Come aiutare i piccoli negozianti?
Nel ricordare che i piccoli negozi commerciali e le botteghe artigiane non si limitano a vendere delle merci, ma a differenza dei grandi piattaforme
creano lavoro localmente e alimentano circuiti di spesa radicati nel territorio;
danno luogo a occasioni di socialità, offrendo servizi personalizzati e consulenza sui prodotti;
contribuiscono all’attrattività delle città, migliorando la qualità della vita e la sicurezza dei luoghi in cui insistono.

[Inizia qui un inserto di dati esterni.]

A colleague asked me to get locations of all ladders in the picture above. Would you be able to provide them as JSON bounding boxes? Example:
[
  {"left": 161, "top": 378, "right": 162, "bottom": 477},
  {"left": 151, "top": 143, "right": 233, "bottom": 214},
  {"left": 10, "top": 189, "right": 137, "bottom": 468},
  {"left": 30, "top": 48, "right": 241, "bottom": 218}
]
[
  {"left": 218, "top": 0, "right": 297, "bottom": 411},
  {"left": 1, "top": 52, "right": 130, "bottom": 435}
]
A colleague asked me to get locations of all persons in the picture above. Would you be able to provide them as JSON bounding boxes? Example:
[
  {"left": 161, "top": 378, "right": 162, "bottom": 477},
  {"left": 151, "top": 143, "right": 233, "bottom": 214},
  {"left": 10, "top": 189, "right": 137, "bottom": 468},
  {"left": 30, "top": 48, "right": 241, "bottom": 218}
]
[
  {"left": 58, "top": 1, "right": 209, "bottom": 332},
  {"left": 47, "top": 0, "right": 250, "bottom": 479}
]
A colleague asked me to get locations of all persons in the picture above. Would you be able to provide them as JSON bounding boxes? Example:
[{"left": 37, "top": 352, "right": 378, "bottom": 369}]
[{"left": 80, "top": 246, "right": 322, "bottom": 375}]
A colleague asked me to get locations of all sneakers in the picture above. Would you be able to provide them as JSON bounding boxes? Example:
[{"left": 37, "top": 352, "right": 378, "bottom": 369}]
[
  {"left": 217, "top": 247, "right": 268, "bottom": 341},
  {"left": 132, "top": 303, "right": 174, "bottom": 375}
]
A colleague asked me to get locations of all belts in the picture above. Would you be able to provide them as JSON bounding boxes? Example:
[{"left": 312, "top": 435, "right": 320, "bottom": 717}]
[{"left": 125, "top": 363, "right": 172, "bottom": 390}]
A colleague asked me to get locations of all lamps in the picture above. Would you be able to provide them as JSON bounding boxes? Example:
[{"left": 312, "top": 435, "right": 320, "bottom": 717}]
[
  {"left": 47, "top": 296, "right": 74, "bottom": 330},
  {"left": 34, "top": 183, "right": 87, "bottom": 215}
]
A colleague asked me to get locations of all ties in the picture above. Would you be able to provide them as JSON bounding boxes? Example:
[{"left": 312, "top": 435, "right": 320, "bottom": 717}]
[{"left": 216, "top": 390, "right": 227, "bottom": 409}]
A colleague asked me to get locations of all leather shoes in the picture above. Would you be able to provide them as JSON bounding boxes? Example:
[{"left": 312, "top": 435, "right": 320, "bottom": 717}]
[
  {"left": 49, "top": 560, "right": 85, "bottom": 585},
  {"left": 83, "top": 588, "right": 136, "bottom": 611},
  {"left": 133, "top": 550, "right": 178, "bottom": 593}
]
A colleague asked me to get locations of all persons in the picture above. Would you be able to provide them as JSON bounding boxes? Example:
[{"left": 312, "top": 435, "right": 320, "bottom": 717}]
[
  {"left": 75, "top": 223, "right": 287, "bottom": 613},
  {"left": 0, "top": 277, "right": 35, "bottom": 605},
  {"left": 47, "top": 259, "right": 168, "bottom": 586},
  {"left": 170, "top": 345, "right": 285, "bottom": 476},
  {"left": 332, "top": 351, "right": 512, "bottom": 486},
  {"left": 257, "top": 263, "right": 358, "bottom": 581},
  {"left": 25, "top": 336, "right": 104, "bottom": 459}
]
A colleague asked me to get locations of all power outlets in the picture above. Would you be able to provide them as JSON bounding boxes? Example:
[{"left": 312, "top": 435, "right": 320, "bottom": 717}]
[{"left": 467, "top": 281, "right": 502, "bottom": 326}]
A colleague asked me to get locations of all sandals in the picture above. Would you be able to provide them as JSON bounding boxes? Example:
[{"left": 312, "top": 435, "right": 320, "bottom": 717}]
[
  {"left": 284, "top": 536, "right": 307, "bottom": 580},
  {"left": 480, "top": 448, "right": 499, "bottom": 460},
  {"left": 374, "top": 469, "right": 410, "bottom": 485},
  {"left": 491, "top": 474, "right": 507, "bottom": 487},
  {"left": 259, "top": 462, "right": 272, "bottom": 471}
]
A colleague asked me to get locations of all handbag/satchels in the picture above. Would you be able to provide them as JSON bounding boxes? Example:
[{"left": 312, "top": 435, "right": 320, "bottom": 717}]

Pertanto, non sono necessarie battaglie nostalgiche a difesa del commercio fisso, ma misure che favoriscano la concorrenza e la sostenibilità. Vale a dire:
regole fiscali competitive per tassare in modo equo le vendite digitali basate sulla localizzazione effettiva dei consumi;
politiche urbanistiche e fiscali che alleggeriscono il costo dell’affitto, delle tasse locali e favoriscano gli investimenti nei centri storici e nei quartieri;
strumenti di trasformazione digitale per le piccole attività non più basate su bandi episodici, ma attraverso misure strutturali.
Conclusione
Secondo la CGIA l’ecommerce è un fenomeno strutturale, ma non è detto che la sua diffusione porterà alla cancellazione dei negozi di vicinato. I dati mostrano un quadro complesso: il commercio fisico mantiene ancora la quota dominante delle vendite e rimane centrale nelle abitudini dei consumatori. Ciò che manca è una cornice politica ed economica che permetta alle piccole attività locali di competere su parametri equi, riconoscendone il valore economico e sociale. In altre parole abbiamo bisogno di scelte politiche — non una resistenza alla modernità, ma una gestione consapevole della transizione — che trasformi la sfida digitale in un’opportunità per tutti.